Брунмиги же думал, что люди это заслужили.

А Варг, отчаявшись дождаться ответа, метался по келье, сбивал руки в кровь, и кричал Распятому:

— Явись!

Он вместо молитвы в горячке повторял слова:

— Я извратил твое учение. Я разделил твою паству. И овцы режут овец. Так где же ты, пастырь?! Прими вызов!

Распятый улыбался, глядя на мучения врага.

И Варг сбежал…

— Не о том ты вспоминаешь, друг, — сказал он и, свесившись с седла, подал руку. — Скажи… почему ты меня боишься?

— Хозяин? — Брунмиги глядел на руку и не смел коснуться.

Спасать? Его, который подвел? Который предал?

— Я вылечил тебя. Я дал тебе жизнь. Я держал ее в твоем теле. И питал это тело.

— Да, Хозяин.

— Разве я хоть единожды упрекнул тебя в чем? Причинил боль? Вред?

— Н-нет, Хозяин.

— Тогда почему ты меня боишься?

Вот она, рука, белокожая, мягкая, человеческая. Брунмиги сильнее обыкновенного человека.

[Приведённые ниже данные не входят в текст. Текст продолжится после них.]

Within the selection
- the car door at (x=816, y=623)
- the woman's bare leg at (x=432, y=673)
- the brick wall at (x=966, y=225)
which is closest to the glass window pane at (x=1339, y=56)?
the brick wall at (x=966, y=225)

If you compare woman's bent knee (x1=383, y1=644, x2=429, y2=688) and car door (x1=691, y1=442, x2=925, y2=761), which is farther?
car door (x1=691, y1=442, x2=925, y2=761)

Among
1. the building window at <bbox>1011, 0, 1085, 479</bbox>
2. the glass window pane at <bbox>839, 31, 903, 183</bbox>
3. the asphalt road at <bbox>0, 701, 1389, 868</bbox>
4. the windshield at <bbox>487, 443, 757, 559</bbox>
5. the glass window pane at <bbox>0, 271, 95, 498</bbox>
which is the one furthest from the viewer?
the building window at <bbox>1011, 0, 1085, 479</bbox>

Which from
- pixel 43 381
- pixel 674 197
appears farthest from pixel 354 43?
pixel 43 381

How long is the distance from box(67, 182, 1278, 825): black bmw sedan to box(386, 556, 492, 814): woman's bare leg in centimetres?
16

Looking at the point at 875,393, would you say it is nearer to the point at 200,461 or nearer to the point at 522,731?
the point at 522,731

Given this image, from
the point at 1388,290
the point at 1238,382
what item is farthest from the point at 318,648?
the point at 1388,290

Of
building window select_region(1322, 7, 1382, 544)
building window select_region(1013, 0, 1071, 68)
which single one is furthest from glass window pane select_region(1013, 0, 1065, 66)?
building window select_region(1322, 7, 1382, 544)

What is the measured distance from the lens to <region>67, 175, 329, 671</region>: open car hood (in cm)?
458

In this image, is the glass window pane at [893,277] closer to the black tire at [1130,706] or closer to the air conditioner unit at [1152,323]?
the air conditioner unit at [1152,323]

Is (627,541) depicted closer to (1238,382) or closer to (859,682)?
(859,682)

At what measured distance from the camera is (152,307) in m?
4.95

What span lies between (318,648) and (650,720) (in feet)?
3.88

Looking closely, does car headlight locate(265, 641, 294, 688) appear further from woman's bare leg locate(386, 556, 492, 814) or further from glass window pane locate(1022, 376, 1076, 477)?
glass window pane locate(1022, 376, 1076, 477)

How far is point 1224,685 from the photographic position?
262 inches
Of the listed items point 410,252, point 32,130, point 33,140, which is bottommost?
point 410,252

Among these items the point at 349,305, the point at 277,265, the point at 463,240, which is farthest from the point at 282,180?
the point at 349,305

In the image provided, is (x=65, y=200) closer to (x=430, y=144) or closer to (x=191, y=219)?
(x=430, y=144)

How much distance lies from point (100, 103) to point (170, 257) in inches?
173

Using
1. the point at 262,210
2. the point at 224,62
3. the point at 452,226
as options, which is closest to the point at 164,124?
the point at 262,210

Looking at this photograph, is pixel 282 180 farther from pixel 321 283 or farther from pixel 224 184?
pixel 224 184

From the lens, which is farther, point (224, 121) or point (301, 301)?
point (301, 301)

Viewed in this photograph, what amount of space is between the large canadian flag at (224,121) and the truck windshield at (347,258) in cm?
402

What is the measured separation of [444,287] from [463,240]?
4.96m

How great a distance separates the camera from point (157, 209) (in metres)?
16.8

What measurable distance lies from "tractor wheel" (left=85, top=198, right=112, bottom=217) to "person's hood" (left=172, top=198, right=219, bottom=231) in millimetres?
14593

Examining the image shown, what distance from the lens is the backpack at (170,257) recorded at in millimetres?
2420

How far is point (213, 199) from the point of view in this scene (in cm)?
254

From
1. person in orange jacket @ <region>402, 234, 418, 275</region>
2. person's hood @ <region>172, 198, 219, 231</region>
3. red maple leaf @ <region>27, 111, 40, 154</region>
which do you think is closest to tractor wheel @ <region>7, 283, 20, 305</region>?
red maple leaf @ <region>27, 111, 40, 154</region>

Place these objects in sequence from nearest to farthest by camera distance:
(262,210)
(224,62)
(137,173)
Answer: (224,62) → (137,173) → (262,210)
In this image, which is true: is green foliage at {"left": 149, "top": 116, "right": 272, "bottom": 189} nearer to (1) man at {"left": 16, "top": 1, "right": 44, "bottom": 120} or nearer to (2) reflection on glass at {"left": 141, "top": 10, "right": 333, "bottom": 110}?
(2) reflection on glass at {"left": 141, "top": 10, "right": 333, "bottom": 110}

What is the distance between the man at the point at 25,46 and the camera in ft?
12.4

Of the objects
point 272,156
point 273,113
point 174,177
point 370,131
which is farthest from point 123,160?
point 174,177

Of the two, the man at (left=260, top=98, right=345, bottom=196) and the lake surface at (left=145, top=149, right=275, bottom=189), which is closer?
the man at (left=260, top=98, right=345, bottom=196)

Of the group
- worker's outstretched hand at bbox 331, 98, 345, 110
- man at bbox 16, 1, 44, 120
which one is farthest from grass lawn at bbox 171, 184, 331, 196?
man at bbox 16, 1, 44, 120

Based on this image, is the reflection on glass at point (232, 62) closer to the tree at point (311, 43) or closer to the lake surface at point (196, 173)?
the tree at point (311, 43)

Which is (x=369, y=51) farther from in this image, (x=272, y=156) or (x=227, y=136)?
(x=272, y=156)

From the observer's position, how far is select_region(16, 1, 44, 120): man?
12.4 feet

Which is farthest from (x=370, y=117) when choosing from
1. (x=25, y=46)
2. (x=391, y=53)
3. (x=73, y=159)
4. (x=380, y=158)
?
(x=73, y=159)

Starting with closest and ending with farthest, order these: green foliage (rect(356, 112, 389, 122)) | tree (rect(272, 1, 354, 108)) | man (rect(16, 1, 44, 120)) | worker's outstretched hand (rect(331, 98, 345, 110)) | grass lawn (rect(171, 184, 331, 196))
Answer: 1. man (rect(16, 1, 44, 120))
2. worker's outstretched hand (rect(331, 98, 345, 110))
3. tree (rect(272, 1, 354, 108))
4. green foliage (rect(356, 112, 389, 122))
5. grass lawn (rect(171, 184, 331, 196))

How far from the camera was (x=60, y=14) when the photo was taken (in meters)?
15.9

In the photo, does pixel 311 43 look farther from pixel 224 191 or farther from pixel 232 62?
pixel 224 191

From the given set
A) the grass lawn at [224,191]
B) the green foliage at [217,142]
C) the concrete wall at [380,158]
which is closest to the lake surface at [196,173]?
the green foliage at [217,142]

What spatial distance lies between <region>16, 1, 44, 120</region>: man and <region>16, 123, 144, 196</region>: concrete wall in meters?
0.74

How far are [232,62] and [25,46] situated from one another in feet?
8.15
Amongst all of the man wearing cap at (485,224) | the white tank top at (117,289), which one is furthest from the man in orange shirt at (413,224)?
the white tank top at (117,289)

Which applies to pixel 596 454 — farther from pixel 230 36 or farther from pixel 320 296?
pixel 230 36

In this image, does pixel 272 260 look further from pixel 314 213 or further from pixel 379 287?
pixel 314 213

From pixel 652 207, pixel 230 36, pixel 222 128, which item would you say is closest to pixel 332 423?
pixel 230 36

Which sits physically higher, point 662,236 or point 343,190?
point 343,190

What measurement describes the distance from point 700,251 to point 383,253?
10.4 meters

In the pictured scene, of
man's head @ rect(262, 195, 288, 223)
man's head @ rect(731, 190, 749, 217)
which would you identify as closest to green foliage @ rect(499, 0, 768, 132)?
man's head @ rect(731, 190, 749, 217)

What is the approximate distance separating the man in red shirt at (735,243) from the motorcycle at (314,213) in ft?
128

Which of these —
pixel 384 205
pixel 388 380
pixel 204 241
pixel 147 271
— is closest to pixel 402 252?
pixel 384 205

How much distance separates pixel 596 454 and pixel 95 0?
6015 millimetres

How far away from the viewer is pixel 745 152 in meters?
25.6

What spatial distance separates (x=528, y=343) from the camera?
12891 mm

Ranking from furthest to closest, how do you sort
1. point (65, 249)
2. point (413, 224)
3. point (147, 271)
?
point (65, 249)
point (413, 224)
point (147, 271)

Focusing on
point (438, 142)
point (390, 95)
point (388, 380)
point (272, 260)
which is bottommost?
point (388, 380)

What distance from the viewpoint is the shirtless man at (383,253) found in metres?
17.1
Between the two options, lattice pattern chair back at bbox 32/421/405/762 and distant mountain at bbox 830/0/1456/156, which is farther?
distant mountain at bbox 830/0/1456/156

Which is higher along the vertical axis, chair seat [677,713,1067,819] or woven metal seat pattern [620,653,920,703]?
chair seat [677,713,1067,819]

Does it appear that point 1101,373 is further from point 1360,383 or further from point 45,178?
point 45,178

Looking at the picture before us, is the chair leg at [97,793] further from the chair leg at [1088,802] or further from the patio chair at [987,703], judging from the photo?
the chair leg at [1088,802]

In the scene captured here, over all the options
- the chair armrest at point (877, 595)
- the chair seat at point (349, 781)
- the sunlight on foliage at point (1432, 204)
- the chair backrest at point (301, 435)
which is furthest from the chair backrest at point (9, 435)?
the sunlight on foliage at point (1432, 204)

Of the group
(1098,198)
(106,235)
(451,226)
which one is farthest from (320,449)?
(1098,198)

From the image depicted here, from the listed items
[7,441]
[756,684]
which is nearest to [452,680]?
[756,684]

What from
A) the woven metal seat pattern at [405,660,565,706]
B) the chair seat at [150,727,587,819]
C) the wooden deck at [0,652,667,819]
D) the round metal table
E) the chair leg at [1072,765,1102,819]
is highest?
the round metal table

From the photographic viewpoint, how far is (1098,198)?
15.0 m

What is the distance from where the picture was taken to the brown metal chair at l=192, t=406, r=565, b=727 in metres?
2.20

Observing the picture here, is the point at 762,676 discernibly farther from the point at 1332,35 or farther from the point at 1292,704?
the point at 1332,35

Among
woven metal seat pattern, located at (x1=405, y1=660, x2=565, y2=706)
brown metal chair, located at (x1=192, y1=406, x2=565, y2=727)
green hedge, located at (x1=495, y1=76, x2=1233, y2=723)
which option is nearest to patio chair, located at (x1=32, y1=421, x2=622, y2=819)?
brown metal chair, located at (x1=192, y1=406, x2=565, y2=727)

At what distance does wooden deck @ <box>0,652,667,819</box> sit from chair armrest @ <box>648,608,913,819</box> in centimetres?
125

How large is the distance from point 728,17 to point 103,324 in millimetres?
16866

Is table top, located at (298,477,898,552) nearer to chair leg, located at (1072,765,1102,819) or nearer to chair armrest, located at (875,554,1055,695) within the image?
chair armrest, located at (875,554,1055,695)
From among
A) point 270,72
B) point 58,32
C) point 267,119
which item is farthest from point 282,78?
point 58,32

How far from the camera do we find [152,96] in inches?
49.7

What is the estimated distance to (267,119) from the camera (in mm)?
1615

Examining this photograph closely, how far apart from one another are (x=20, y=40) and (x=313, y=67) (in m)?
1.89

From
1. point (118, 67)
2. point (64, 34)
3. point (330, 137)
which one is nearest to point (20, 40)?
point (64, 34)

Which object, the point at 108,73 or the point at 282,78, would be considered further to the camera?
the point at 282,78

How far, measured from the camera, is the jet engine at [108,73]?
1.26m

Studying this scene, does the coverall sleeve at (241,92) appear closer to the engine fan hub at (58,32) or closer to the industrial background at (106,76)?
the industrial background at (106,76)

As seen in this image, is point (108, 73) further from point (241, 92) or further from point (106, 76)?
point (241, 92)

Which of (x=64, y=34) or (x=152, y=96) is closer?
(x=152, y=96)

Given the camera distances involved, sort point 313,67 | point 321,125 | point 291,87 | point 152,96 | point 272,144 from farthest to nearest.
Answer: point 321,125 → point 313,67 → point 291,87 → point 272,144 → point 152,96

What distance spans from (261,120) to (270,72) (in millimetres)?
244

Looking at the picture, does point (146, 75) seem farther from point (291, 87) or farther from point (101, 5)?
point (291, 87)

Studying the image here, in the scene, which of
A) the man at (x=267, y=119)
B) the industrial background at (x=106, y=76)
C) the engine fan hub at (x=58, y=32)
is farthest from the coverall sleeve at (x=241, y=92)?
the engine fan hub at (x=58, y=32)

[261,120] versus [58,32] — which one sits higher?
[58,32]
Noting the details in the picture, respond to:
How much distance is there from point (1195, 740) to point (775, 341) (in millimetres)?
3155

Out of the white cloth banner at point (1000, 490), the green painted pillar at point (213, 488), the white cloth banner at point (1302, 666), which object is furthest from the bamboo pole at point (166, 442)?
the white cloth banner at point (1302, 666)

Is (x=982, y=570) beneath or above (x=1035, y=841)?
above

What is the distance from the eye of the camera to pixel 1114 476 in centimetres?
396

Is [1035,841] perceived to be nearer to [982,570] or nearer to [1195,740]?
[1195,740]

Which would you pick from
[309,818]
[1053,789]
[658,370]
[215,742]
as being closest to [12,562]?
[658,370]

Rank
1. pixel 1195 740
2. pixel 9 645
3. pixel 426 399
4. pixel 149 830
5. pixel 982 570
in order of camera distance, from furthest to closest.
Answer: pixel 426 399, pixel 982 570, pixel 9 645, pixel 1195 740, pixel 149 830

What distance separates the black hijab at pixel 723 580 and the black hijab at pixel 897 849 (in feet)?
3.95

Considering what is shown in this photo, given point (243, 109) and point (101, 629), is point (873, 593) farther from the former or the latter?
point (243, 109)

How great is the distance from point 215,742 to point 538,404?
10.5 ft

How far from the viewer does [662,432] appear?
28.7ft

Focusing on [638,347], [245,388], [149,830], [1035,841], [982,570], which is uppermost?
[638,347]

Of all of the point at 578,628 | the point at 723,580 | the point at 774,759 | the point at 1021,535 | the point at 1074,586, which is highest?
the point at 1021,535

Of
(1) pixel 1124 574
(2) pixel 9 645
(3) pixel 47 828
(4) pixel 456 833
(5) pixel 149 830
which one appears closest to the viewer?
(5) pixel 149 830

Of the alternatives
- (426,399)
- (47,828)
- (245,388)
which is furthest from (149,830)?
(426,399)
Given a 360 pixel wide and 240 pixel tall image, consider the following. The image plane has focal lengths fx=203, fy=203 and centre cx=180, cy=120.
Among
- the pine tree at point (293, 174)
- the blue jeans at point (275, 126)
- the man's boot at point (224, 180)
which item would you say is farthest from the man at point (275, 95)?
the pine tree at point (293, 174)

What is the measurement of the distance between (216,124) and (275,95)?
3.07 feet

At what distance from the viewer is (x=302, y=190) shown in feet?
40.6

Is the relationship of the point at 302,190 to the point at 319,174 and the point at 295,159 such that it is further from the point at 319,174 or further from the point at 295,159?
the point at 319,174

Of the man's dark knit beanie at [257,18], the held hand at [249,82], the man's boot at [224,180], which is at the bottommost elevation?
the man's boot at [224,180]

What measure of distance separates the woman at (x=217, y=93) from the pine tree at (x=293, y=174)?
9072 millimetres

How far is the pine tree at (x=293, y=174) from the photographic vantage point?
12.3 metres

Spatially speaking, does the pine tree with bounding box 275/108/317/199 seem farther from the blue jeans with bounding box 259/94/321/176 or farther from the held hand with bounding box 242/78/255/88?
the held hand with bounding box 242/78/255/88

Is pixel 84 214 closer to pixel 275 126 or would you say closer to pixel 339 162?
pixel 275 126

— Вы… вы не живой. И не мертвый. Вы… вам давно умереть надо. Но вы живете. И я живу. Мне бы умереть тогда. Все умирают. И я бы… испугался… я испугался и остался жить. А дальше что?

— Не знаю, друг. Я лишь хотел помочь. Всем нам помочь.

— Я… я верю.

— Мне? Или в меня?

И Брунмиги, решившись, принял руку. Жесткие пальцы Варга обняли крохотную троллью ладошку, втянули в седло и усадили.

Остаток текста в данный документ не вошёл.